Lay out the items from the line with "Tylney Close, Chigwell, IG7, photo 1" to the line with "429 14th Ave S, Naples, FL 34102-30" as a Markdown table with columns Row and Line, omitting any blank lines.

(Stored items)
- Opening Delimiter -

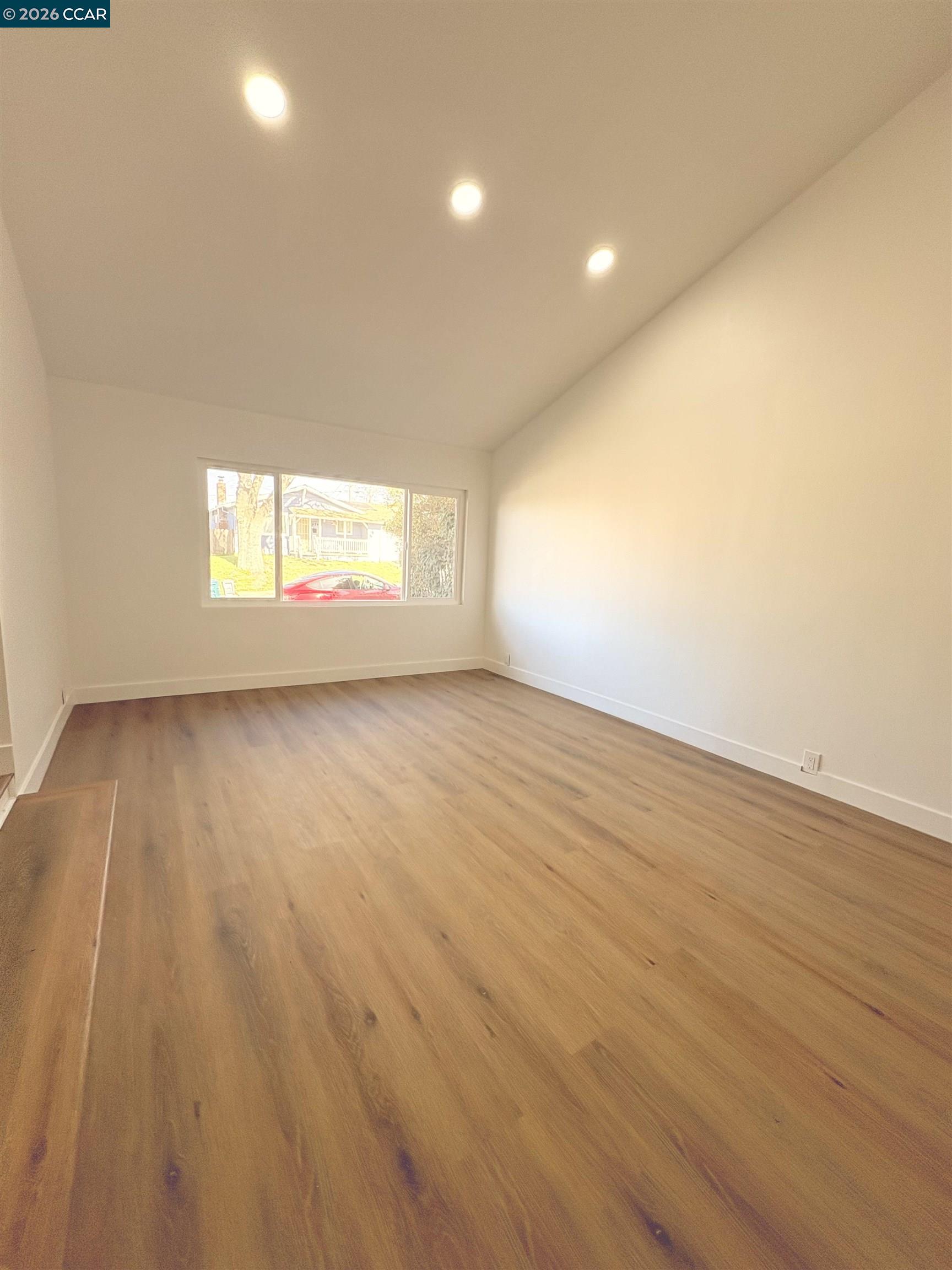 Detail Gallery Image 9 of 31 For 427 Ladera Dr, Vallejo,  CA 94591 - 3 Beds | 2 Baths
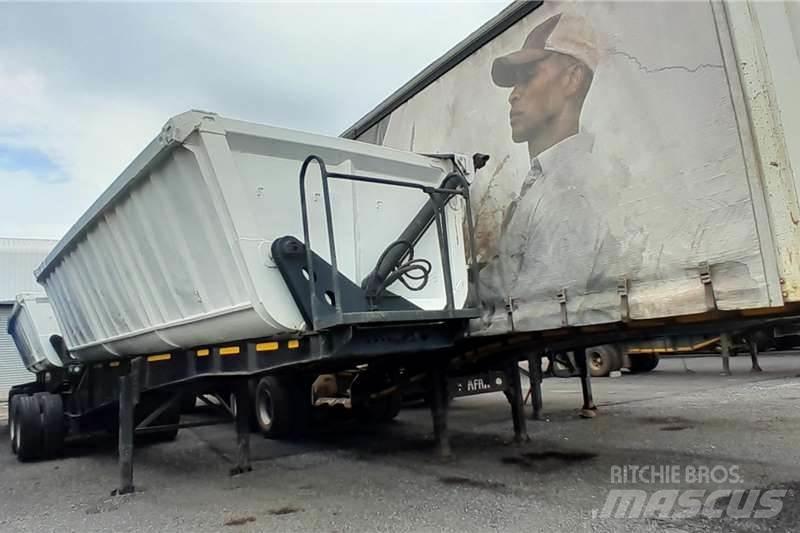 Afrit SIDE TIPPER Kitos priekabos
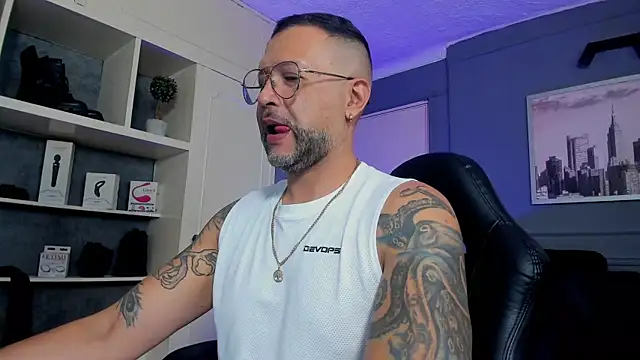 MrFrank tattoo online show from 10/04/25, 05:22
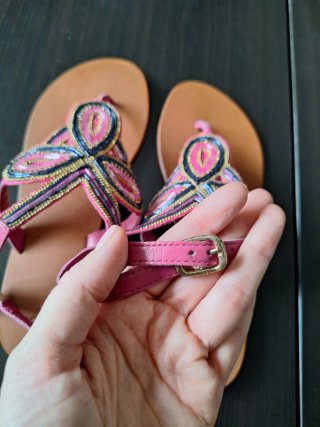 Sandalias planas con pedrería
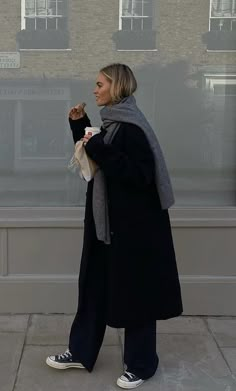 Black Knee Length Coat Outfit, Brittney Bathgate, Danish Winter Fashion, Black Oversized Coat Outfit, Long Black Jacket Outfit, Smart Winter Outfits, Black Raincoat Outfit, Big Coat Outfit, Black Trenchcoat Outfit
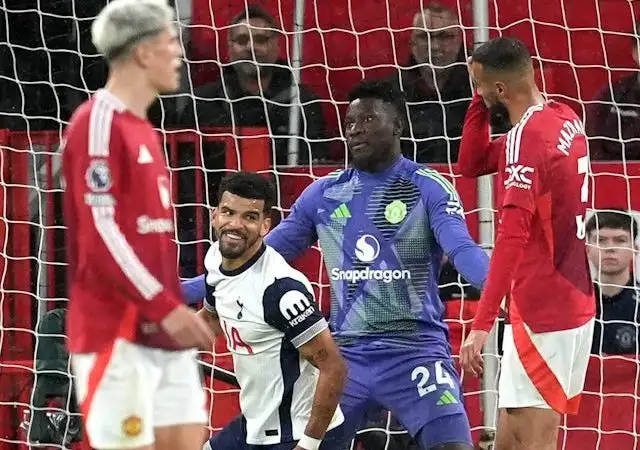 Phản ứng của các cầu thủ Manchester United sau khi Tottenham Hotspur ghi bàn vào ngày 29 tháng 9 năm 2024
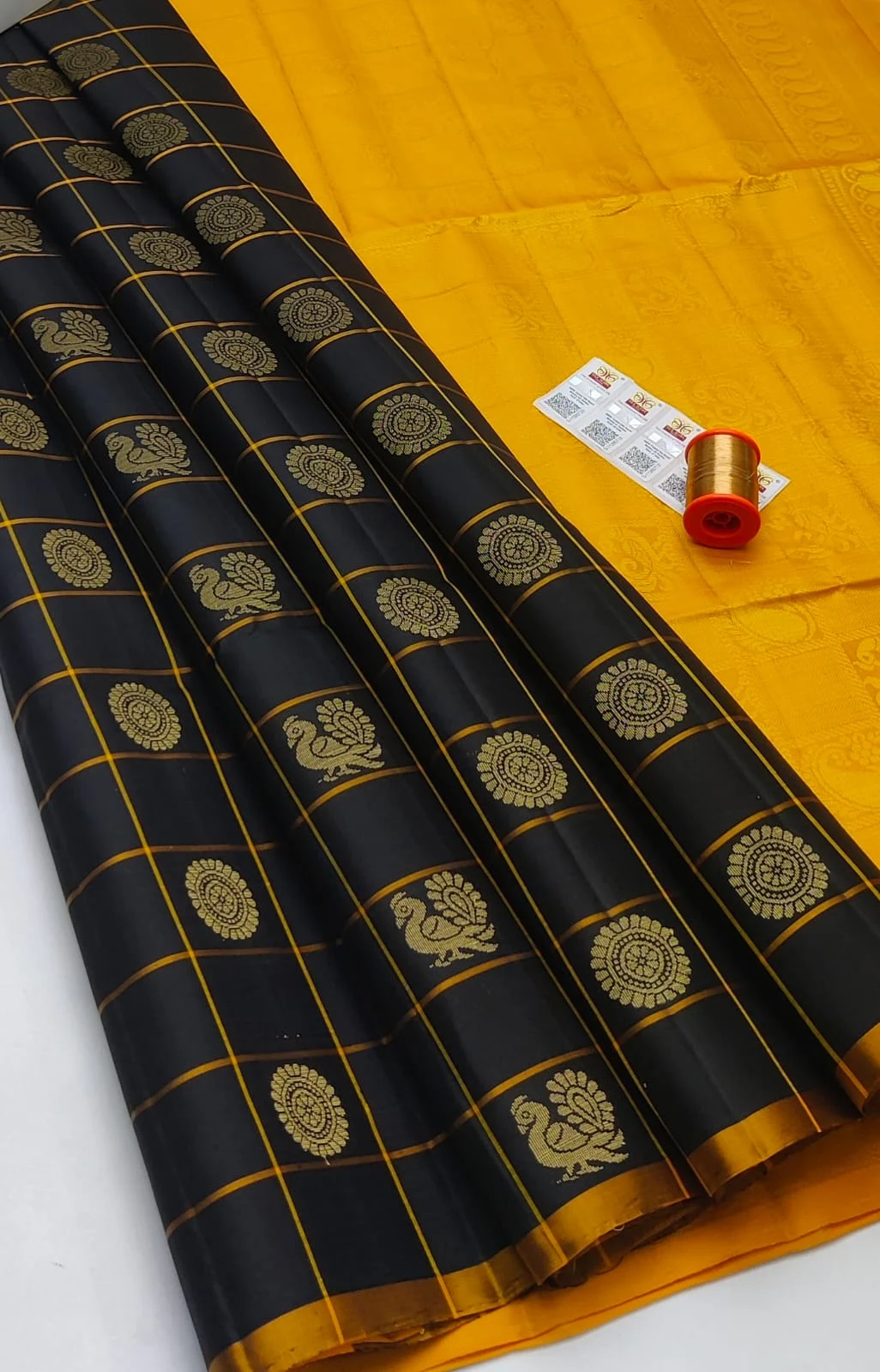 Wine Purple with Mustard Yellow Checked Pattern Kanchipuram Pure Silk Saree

- Closing Delimiter -
- Opening Delimiter -

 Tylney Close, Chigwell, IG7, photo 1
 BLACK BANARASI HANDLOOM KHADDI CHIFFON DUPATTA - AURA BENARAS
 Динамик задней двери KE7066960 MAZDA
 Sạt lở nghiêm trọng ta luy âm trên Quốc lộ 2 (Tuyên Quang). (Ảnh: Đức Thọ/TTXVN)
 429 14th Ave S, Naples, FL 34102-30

- Closing Delimiter -

SOLUTION FOR THIS EXERCISE:
| Row | Line |
|---|---|
| 1 |  Tylney Close, Chigwell, IG7, photo 1 |
| 2 |  BLACK BANARASI HANDLOOM KHADDI CHIFFON DUPATTA - AURA BENARAS |
| 3 |  Динамик задней двери KE7066960 MAZDA |
| 4 |  Sạt lở nghiêm trọng ta luy âm trên Quốc lộ 2 (Tuyên Quang). (Ảnh: Đức Thọ/TTXVN) |
| 5 |  429 14th Ave S, Naples, FL 34102-30 |